I missed my son’s birthday. For the second year in a row.
What kind of a self-absorbed asshole have I become?
Something about putting your identity issues on the back burner for over four decades which can not sustainably be denied creates a pressure that, when it does surface, is suddenly the most prominent thing on your screen. It’s like that car where your speed is projected onto your window so, though transparent, no matter what you’re looking at, you must always look through the projection.
abandoned – adopted
It’s foremost in every thing and every thought and you can’t erase it.
I’m sorry, David. I love you.
Oh God, blogging is so painful sometimes. But this is a fucking real-time document of a life in shambles and picking up the pieces. So here are tears for your camera now, so where are you and why aren’t you shooting?
You know, it’s not just me that’s affected by this, it’s my children too. They had to live with a woman who preemptively rejected social interaction, who disdained celebrations, who discounted holidays, who rarely laughed or smiled, who had no joy, and could share nothing of herself with them because she couldn’t even share it with herself.

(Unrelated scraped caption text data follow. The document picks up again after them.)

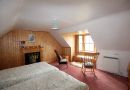 Twin Bedroom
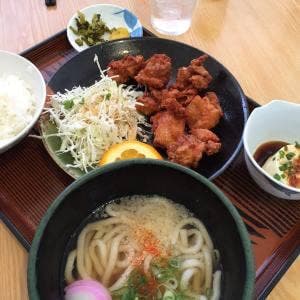 うちだ屋 楠橋店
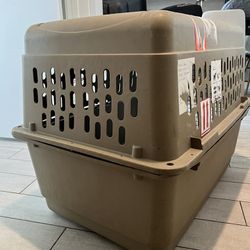 Pet Carrier For Big Dogs XXL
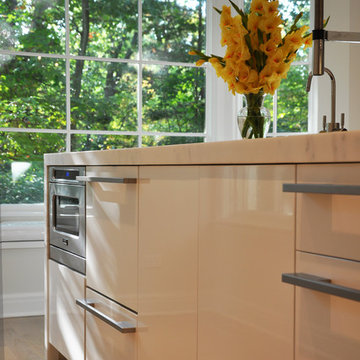 Kitchens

They had to live a life always on the move, unstable, as their mom spun her wheels searching in vain for something fulfilling to do/become. They had to live a life divorced from extended family and normalcy. They had to explore race and ethnicity on their own because their mother wouldn’t and couldn’t help them. They had to travel from her island to the world and back again every day as they were growing up.
I always swore I’d never visit upon my children any of the crimes committed against me. But we create new crimes in that vacuum. And we all know that as we age we become more infantile. Yet the person who breaks down does it prematurely. And my children have had to raise me and take care of me the past two years.
The sins of the fathers shall be visited upon the sons the scripture goes…There is this Korean blood thing, this lineage thing, this heritage thing. And this han thing, this tragedy thing, this fate thing. How do you stop this ripple. How do you stop it.
I must stop it.
Isn’t having just wrote that most of the battle? Wouldn’t surprise me if your children are proud of you.
My mom never managed to swim back upstream against her struggle. I doubt she had the opportunity to stop and look around at her life.
And yet, she is the one person that I feel no bitterness towards in my entire family.
As a mother, I understand your guilt. As an adoptee, I understand your struggles. As a fellow survivor of abuse, I believe that what we survivors are looking for most is acknowledgement and we vow not to make the same mistakes to made to us.
Unfortunately, sometimes we do…. and I know that I have been guilty of it too.
If I could snap my fingers today and not pass on any bad stuff to my children, I would and I sincerely believe you would too.
Although saying I’m sorry to your son may not seem enough at times, it’s a step in the right direction.